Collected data

======

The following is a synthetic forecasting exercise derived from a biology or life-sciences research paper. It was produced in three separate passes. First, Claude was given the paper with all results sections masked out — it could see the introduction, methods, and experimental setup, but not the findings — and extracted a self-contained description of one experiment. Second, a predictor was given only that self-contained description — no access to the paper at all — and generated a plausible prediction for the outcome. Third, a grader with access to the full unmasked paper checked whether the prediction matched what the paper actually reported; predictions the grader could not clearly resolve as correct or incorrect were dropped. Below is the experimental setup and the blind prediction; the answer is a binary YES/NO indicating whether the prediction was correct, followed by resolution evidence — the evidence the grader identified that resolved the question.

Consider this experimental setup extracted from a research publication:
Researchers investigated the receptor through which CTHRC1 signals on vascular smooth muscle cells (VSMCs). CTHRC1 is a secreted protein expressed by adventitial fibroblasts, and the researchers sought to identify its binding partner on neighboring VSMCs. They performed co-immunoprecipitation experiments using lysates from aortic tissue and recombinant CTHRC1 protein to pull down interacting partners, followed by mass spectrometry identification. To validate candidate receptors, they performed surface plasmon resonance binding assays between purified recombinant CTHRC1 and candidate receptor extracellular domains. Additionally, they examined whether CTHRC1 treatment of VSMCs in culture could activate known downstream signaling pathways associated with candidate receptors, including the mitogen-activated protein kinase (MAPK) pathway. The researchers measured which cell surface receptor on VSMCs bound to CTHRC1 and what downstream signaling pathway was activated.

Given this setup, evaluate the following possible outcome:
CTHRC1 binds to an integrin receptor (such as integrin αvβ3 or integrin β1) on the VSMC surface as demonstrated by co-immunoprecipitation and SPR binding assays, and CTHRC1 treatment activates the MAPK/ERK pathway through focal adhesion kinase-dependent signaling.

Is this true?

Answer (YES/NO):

======

● **TRY IT**:
For every entry above, write out an exact copy.

● **ANSWER AREA**:
The following is a synthetic forecasting exercise derived from a biology or life-sciences research paper. It was produced in three separate passes. First, Claude was given the paper with all results sections masked out — it could see the introduction, methods, and experimental setup, but not the findings — and extracted a self-contained description of one experiment. Second, a predictor was given only that self-contained description — no access to the paper at all — and generated a plausible prediction for the outcome. Third, a grader with access to the full unmasked paper checked whether the prediction matched what the paper actually reported; predictions the grader could not clearly resolve as correct or incorrect were dropped. Below is the experimental setup and the blind prediction; the answer is a binary YES/NO indicating whether the prediction was correct, followed by resolution evidence — the evidence the grader identified that resolved the question.

Consider this experimental setup extracted from a research publication:
Researchers investigated the receptor through which CTHRC1 signals on vascular smooth muscle cells (VSMCs). CTHRC1 is a secreted protein expressed by adventitial fibroblasts, and the researchers sought to identify its binding partner on neighboring VSMCs. They performed co-immunoprecipitation experiments using lysates from aortic tissue and recombinant CTHRC1 protein to pull down interacting partners, followed by mass spectrometry identification. To validate candidate receptors, they performed surface plasmon resonance binding assays between purified recombinant CTHRC1 and candidate receptor extracellular domains. Additionally, they examined whether CTHRC1 treatment of VSMCs in culture could activate known downstream signaling pathways associated with candidate receptors, including the mitogen-activated protein kinase (MAPK) pathway. The researchers measured which cell surface receptor on VSMCs bound to CTHRC1 and what downstream signaling pathway was activated.

Given this setup, evaluate the following possible outcome:
CTHRC1 binds to an integrin receptor (such as integrin αvβ3 or integrin β1) on the VSMC surface as demonstrated by co-immunoprecipitation and SPR binding assays, and CTHRC1 treatment activates the MAPK/ERK pathway through focal adhesion kinase-dependent signaling.

Is this true?

Answer (YES/NO):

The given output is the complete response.